June 25, 2014 at 6:09 pm

State sells $185M in bonds for new Detroit streetlights

Clint Williamson, 49, a lineman for the Energy Group a subcontractor for the City of Detroit, installednew street lights on Jefferson near Belle Isle. (Clarence Tabb Jr / The Detroit News)

The state successfully sold $185 million in new bonds Wednesday to help pay for 55,000 new streetlights in Detroit.

The 30-year bonds carry an overall interest rate of 4.53 percent, according to a statement from the Department of the Treasury. The bonds were rated as investment grade by the major credit agencies, ranging from “A-minus” from Standard and Poor’s and “BBB-plus” from Fitch.

The interest rate — which is just slightly more than the current average rate on a 30-year home mortgage — is a good one for the cash-strapped city, noted Matt Fabian, managing director of Municipal Market Advisors, an independent bond research firm.

“In this market all the rates are too low,” Fabian said. “The municipal bond market is extremely anxious to lend money, and there are about 10 lenders for every borrower.” He added that the assurances in the bonds insulated them from being challenged or discounted in bankruptcy. “It’s a reasonable risk for investors.”

Detroit hasn’t had a debt rating that high on its bonds in 15-years, according to Bloomberg News. The improved rating is partly because the bonds were issued by the Michigan Finance Authority to benefit the Public Lighting Authority of Detroit, an independent body created by the state to improve the city’s woeful public lighting.
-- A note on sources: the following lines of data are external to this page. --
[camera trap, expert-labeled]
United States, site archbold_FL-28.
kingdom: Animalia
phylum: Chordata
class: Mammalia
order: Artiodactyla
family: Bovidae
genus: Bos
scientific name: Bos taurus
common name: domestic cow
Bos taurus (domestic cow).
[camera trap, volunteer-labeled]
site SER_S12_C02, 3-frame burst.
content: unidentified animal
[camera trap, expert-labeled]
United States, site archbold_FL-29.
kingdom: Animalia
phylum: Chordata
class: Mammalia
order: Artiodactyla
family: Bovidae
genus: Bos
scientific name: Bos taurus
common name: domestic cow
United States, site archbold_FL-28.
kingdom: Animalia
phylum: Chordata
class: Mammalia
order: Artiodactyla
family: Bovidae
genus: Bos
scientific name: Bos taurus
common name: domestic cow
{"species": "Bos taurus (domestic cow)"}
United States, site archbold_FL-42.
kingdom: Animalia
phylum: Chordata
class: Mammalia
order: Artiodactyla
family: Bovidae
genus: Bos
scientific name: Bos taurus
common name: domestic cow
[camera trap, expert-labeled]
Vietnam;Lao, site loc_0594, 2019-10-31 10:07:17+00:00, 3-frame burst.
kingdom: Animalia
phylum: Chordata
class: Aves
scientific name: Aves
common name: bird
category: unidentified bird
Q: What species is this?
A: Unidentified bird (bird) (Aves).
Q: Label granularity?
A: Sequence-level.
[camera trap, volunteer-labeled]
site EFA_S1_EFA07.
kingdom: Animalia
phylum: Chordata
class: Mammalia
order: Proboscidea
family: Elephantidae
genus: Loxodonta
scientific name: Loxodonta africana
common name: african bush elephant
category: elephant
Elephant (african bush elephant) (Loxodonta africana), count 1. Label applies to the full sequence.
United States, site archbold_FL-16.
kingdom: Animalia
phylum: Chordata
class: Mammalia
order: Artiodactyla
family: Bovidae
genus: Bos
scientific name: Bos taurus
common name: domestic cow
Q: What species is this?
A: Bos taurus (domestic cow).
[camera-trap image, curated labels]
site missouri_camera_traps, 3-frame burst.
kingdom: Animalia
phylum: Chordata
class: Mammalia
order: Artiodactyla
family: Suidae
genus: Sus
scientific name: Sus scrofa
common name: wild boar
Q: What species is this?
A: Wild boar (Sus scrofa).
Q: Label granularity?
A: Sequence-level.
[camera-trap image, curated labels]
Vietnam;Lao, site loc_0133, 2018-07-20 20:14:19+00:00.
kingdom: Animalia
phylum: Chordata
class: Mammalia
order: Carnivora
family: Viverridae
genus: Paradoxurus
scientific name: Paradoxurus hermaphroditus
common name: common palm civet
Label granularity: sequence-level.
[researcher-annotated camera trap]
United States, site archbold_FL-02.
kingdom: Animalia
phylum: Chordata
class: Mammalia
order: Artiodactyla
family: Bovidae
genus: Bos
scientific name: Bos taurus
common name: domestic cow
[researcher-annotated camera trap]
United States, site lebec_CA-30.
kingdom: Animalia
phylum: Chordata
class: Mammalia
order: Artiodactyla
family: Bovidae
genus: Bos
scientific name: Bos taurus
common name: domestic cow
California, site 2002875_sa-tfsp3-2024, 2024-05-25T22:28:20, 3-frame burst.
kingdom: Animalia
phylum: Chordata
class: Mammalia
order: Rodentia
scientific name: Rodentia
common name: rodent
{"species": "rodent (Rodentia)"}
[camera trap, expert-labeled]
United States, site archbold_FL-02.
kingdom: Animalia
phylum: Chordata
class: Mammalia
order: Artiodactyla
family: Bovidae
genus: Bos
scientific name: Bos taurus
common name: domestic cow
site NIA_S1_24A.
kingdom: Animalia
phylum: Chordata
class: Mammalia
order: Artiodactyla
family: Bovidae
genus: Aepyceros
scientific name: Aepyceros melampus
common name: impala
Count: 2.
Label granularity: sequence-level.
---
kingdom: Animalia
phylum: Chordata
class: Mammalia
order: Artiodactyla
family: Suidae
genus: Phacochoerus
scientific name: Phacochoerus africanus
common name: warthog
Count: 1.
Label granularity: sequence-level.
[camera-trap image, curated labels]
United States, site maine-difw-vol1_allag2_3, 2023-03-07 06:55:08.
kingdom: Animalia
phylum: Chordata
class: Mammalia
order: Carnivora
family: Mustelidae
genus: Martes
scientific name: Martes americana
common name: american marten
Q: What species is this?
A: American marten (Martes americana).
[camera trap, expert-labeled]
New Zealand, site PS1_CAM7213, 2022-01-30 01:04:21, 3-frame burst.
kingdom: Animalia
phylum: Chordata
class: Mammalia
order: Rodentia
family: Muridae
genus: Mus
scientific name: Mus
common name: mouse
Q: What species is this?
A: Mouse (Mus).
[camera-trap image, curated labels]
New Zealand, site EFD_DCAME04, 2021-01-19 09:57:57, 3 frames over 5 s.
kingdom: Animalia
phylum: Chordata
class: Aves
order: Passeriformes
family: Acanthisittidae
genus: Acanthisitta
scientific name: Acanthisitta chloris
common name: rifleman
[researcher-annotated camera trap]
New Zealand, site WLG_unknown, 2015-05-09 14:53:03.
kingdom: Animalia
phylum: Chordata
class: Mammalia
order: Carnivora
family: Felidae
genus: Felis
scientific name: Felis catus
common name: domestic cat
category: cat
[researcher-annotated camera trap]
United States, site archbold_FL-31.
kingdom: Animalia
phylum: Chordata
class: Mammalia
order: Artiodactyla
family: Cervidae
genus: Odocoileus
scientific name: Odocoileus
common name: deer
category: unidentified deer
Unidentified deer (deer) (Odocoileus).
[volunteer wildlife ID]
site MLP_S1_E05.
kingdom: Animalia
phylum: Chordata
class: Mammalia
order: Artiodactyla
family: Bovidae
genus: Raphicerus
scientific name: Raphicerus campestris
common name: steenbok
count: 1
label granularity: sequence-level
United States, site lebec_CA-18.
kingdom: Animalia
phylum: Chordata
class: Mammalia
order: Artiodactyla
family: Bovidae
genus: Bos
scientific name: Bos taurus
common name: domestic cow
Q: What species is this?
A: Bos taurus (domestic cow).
The authority is authorized to issue bonds to finance capital costs for system upgrades and earmark $12.5 million per year from the city’s utility user tax to finance the bonds.

The bonds will be repaid from utility taxes that will go directly to a trustee and not to the city, Bloomberg noted.

The city is slated to exit the electricity business by migrating customers to DTE over a seven-year period beginning in fiscal year 2015.

The bond sales comes as the city is still wrangling with bond investors and municipal bond insurers in its landmark city bankruptcy. The city has cut the payout on some bonds to 74 percent of their value, and is looking to completely invalidate more than $1 billion in notes tied to casino tax revenue. Bond insurers who will have to pay the shortfall have complained that the city is bargaining in bad faith, favoring its retired workers over creditors, and refusing to sell assets that could be used to pay off bondholders, including the holdings of the Detroit Institute of Arts.

The state-created authority is authorized to issue bonds to finance capital costs for system upgrades and earmark $12.5 million per year from the city’s utility user tax to finance the bonds.

The city is slated to exit the electricity business by migrating customers to DTE over a seven-year period beginning in fiscal year 2015.

The bonds sold Wednesday will pay for 55,000 new street lights, and also refinance $60 million in interim financing that allowed for the construction of 9,000 street lights.

“Every week we are adding 500 state of the art, LED lights throughout the city,” Odis Jones, chief executive officer of the authority, said in a statement. “The new system will be far more reliable and energy efficient than what was here before.”